▶ _TEXTO EXTRAÍDO_

════════

Hegel escreveu em 1837 que todos os grandes personagens da história são encenados duas vezes. Mais tarde, Marx acrescentou: a primeira encenação como tragédia e a segunda como farsa. Li essa passagem e imediatamente remeti a nossa história.
Militares e civis deram um Golpe de Estado em 1964, que configurou a tragédia de um regime autoritário, militar e nacionalista até 1985. Em 2015, iniciou-se o processo de impeachment da Presidenta Dilma Rousseff sob acusações de desrespeito à lei orçamentária e à lei de improbidade administrativa, que culminou na cassação de seu mandato em 2016. Esse foi o marco para o início de uma disputa pelo poder que unificou políticos conservadores e de centro, mercado financeiro, mídia e judiciário, pela destruição da imagem pública e inabilitação do ex-Presidente Lula, através do que chamamos de lawfare – emprego de manobras jurídico-legais para atingir determinado alvo.
Estava aberto o caminho para a eleição de Bolsonaro, que contou com apoio financeiro estrangeiro e uma máquina de fake news e de comunicação em massa criminosa. O que grande parte desses setores não previu foi que a segunda encenação cívico-militar era uma farsa. E farsantes não se sustentam por muito tempo.

════════

▶ _MATERIAL FORNECIDO_
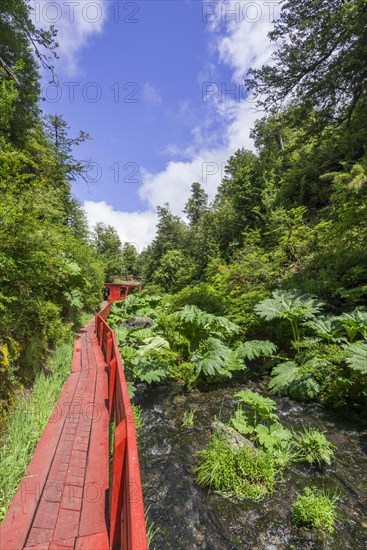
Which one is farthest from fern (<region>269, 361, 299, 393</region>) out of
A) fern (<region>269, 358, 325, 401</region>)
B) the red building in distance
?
the red building in distance

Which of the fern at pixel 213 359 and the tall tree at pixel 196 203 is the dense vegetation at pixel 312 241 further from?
the tall tree at pixel 196 203

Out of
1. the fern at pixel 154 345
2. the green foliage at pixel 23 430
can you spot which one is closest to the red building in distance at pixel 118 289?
the fern at pixel 154 345

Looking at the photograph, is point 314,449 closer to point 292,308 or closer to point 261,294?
point 292,308

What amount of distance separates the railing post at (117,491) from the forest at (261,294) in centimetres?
172

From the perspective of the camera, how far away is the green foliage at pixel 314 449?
343 centimetres

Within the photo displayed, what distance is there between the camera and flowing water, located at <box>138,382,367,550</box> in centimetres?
260

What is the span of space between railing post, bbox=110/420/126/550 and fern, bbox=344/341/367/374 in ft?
11.6

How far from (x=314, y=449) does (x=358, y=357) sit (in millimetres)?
1519

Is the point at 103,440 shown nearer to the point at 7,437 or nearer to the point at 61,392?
the point at 7,437

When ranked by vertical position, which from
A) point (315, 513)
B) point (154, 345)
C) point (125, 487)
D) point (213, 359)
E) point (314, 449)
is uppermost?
point (154, 345)

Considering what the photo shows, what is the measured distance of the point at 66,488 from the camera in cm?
253

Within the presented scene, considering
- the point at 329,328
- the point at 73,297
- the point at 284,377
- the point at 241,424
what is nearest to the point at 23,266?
the point at 73,297

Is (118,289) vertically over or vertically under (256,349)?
over

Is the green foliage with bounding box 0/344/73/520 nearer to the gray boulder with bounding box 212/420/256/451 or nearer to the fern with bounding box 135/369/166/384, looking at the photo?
the fern with bounding box 135/369/166/384
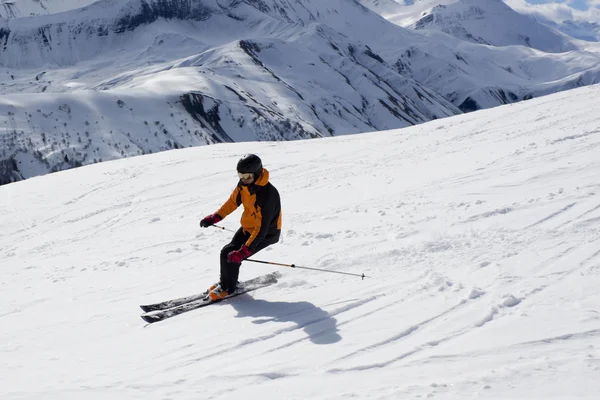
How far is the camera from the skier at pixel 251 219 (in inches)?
282

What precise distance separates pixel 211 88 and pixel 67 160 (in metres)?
58.3

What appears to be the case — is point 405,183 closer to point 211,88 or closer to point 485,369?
point 485,369

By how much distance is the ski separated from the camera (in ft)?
23.3

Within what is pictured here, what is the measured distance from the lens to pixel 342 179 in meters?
16.6

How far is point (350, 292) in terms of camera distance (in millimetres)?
7363

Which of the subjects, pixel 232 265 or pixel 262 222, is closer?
pixel 262 222

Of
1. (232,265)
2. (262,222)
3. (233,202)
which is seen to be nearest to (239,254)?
(232,265)

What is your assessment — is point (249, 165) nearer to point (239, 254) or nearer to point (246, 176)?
point (246, 176)

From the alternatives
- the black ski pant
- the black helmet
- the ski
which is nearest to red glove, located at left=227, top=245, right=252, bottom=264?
the black ski pant

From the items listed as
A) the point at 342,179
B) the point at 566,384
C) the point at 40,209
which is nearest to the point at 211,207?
the point at 342,179

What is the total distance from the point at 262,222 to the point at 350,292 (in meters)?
1.56

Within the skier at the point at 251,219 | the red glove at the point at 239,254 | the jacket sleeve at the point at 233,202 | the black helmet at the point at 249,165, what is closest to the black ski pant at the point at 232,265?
the skier at the point at 251,219

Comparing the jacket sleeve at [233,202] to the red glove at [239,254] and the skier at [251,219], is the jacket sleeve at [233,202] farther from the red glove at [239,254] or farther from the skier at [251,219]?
the red glove at [239,254]

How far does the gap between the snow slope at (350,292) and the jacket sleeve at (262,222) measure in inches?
35.9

════════

▶ _O QUE FAZER_
(a) Reescreva em forma de lista o parágrafo do texto que começa com "Militares e civis deram um Golpe de Estado", mantendo os fatos principais.
(b) Em que ano, segundo o texto, Hegel escreveu que todos os grandes personagens da história são encenados duas vezes?
As linhas não são necessárias para fazer as atividades.

▶ _RESPOSTAS_
(a)
- Em 1964, militares e civis deram um golpe de Estado, que deu início a um regime autoritário, militar e nacionalista até 1985.
- Em 2015, começou o processo de impeachment da Presidenta Dilma Rousseff, acusada de desrespeitar a lei orçamentária e a lei de improbidade administrativa. O mandato dela foi cassado em 2016.
- Esse foi o marco de uma disputa pelo poder em que políticos conservadores e de centro, mercado financeiro, mídia e judiciário se uniram para destruir a imagem pública do ex-Presidente Lula e inabilitá-lo. O meio usado foi o lawfare, o uso de manobras jurídico-legais para atingir um alvo.

(b) Em 1837.